■ REQUIRED WORK:
• 1. Copy the Luke Smith article from "Luke Smith (born" up to and including "of the Universe.", swapping "record producer" for "music producer".
• 2. Turn the paragraph of the Luke Smith article that begins "From 2003 to 2005, Smith founded" into a bulleted list that keeps its main facts.
• 3. Summarize the Luke Smith article in two sentences.

Luke Smith (born 4 May 1978) is an English record producer, mixing engineer, musician and songwriter.  He was the co-founder, songwriter, guitarist and vocalist of the band Clor.  His production and writing credits include Foals, Depeche Mode, Foxes, Anna of The North, Keaton Henson, Crystal Fighters, Slow Club, Everything Everything, Fryars and Petite Noir.   He has worked on such popular and critically acclaimed albums as Total Life Forever and Sounds of the Universe.

Career

Clor
From 2003 to 2005, Smith founded with Barry Dobbin and provided lead guitars and vocals for the band Clor.  He co-wrote and produced their eponymous sole album which was released in 2005 to critical acclaim.  In May 2006, Smith and his co-founder announced Clor had split up.  Later, in 2010, their album was voted number 1 topping NME's “100 greatest albums you've never heard".

Production and writing
In 2007 to present, Smith has produced a number of critically acclaimed releases.  Of his work, Smith’s most noted is his production of the seminal second album Total Life Forever by Foals in Gothenburg in 2010 and programming of the twelfth studio album Sounds of the Universe by Depeche Mode in 2009.

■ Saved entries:
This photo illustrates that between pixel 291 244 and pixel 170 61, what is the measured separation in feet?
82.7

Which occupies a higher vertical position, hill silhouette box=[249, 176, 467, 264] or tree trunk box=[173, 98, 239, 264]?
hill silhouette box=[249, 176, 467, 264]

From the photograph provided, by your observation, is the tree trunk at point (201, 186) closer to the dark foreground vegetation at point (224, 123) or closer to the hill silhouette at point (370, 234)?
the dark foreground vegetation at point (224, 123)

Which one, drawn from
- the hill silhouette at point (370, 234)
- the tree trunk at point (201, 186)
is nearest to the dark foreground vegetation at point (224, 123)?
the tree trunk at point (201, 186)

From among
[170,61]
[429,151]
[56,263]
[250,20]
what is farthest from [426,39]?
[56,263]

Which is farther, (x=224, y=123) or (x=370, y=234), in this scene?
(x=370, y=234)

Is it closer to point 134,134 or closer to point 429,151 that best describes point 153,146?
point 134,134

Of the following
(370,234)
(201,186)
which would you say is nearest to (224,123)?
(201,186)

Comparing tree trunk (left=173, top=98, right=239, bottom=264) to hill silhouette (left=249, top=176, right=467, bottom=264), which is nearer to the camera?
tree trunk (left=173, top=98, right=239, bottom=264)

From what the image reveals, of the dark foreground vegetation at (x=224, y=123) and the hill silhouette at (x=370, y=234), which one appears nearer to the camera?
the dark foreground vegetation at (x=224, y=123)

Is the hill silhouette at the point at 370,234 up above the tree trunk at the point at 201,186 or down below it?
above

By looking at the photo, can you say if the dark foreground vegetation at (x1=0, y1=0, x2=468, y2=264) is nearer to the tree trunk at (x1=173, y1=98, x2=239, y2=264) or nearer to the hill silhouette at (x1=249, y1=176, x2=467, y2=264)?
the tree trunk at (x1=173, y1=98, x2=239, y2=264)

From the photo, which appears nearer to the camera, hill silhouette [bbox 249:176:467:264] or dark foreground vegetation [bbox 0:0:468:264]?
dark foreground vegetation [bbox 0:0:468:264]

■ COMPLETE ANSWERS:
• 1.
Luke Smith (born 4 May 1978) is an English music producer, mixing engineer, musician and songwriter.  He was the co-founder, songwriter, guitarist and vocalist of the band Clor.  His production and writing credits include Foals, Depeche Mode, Foxes, Anna of The North, Keaton Henson, Crystal Fighters, Slow Club, Everything Everything, Fryars and Petite Noir.   He has worked on such popular and critically acclaimed albums as Total Life Forever and Sounds of the Universe.

• 2.
- From 2003 to 2005, Smith co-founded the band Clor with Barry Dobbin and provided lead guitars and vocals.
- He co-wrote and produced the band's only album, which was self-titled and released in 2005 to critical acclaim.
- In May 2006, Smith and his co-founder announced that Clor had split up.
- In 2010, the album was voted number 1 in NME's "100 greatest albums you've never heard."

• 3. Luke Smith, born 4 May 1978, is an English record producer, mixing engineer, musician and songwriter who co-founded the band Clor and co-wrote and produced its 2005 album, which NME later voted number 1 in its "100 greatest albums you've never heard." Since 2007 he has produced a number of critically acclaimed releases, most notably Foals' Total Life Forever, and he programmed Depeche Mode's Sounds of the Universe.